● **Supplied text**
::::::::::

I am a Professor in the Computer Science Division of the EECS Department at the University of California, Berkeley. My main research areas are computer architecture, VLSI design, parallel programming and operating system design. I am Director of the new ASPIRE lab tackling the challenge of improving computational efficiency now that transistor scaling is ending. ASPIRE builds upon the earlier success of the Par Lab, whose goal was to make parallel programming accessible to most programmers. I also lead the Architecture Group at the International Computer Science Institute, am an Associate Director at the Berkeley Wireless Research Center, and hold a joint appointment with the Lawrence Berkeley National Laboratory. Previously at MIT, I led the SCALE group, investigating advanced architectures for energy-efficient high-performance computing.

Active Research Projects
(still under construction)

The ASPIRE Lab

ASPIRE is a new 5-year research project that recognizes the shift from transistor-scaling-driven performance improvements to a new post-scaling world where whole-stack co-design is the key to improved efficiency. Building on the success of the soon to be completed Par Lab project, it uses deep hardware and software co-tuning to achieve the highest possible performance and energy efficiency for future mobile and rack computing systems.

The Parallel Computing Laboratory (Par Lab)

With the end of sequential processor performance scaling, multicore processors provide the only path to increased performance and energy efficiency in all platforms from mobile to warehouse-scale computers. The Par Lab was created by a team of Berkeley researchers with the ambitious goal of enabling "most programmers to be productive writing efficient, correct, portable SW for 100+ cores & scale as cores increase every 2 years".

Graph Algorithm Platform

Graph algorithms are becoming increasingly important, from warehouse-scale computers reasoning about vast amounts of data for analytics and recommendation applications to mobile clients running recognition and machine-learning applications. Unfortunately, graph algorithms execute inefficiently on current platforms, either shared-memory systems or distributed clusters. The Berkeley Graph Algorithm Platform (GAP) Project is a Par Lab project that spans the entire stack, aiming to accelerate graph algorithms through software optimization and hardware acceleration.

::::::::::

● **Given material**

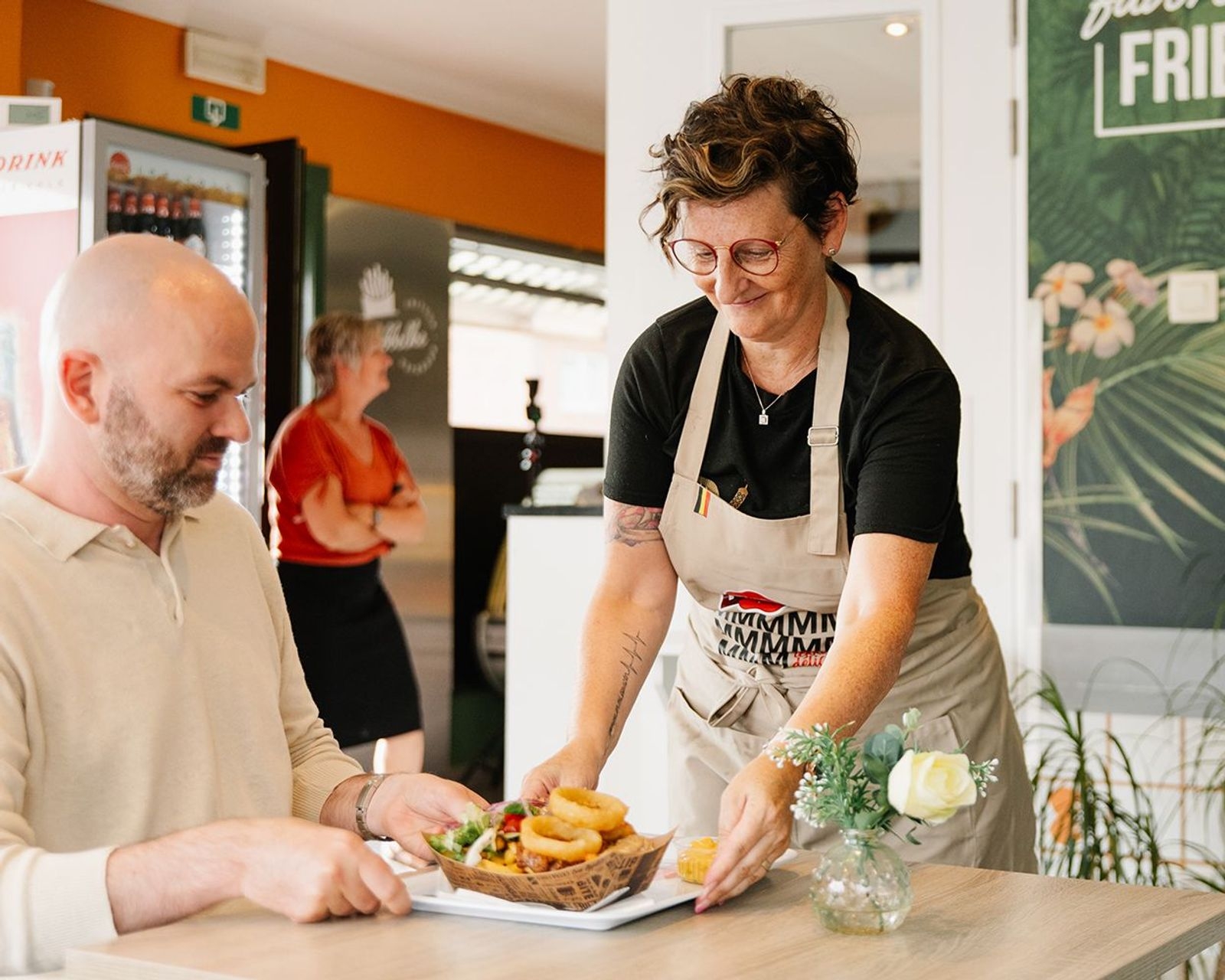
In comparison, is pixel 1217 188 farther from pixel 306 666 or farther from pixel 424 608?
pixel 424 608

::::::::::

Return the full text of the Berkeley research profile above, word for word, with nothing added, dropped, or changed.

● **Exercise answer**
I am a Professor in the Computer Science Division of the EECS Department at the University of California, Berkeley. My main research areas are computer architecture, VLSI design, parallel programming and operating system design. I am Director of the new ASPIRE lab tackling the challenge of improving computational efficiency now that transistor scaling is ending. ASPIRE builds upon the earlier success of the Par Lab, whose goal was to make parallel programming accessible to most programmers. I also lead the Architecture Group at the International Computer Science Institute, am an Associate Director at the Berkeley Wireless Research Center, and hold a joint appointment with the Lawrence Berkeley National Laboratory. Previously at MIT, I led the SCALE group, investigating advanced architectures for energy-efficient high-performance computing.

Active Research Projects
(still under construction)

The ASPIRE Lab

ASPIRE is a new 5-year research project that recognizes the shift from transistor-scaling-driven performance improvements to a new post-scaling world where whole-stack co-design is the key to improved efficiency. Building on the success of the soon to be completed Par Lab project, it uses deep hardware and software co-tuning to achieve the highest possible performance and energy efficiency for future mobile and rack computing systems.

The Parallel Computing Laboratory (Par Lab)

With the end of sequential processor performance scaling, multicore processors provide the only path to increased performance and energy efficiency in all platforms from mobile to warehouse-scale computers. The Par Lab was created by a team of Berkeley researchers with the ambitious goal of enabling "most programmers to be productive writing efficient, correct, portable SW for 100+ cores & scale as cores increase every 2 years".

Graph Algorithm Platform

Graph algorithms are becoming increasingly important, from warehouse-scale computers reasoning about vast amounts of data for analytics and recommendation applications to mobile clients running recognition and machine-learning applications. Unfortunately, graph algorithms execute inefficiently on current platforms, either shared-memory systems or distributed clusters. The Berkeley Graph Algorithm Platform (GAP) Project is a Par Lab project that spans the entire stack, aiming to accelerate graph algorithms through software optimization and hardware acceleration.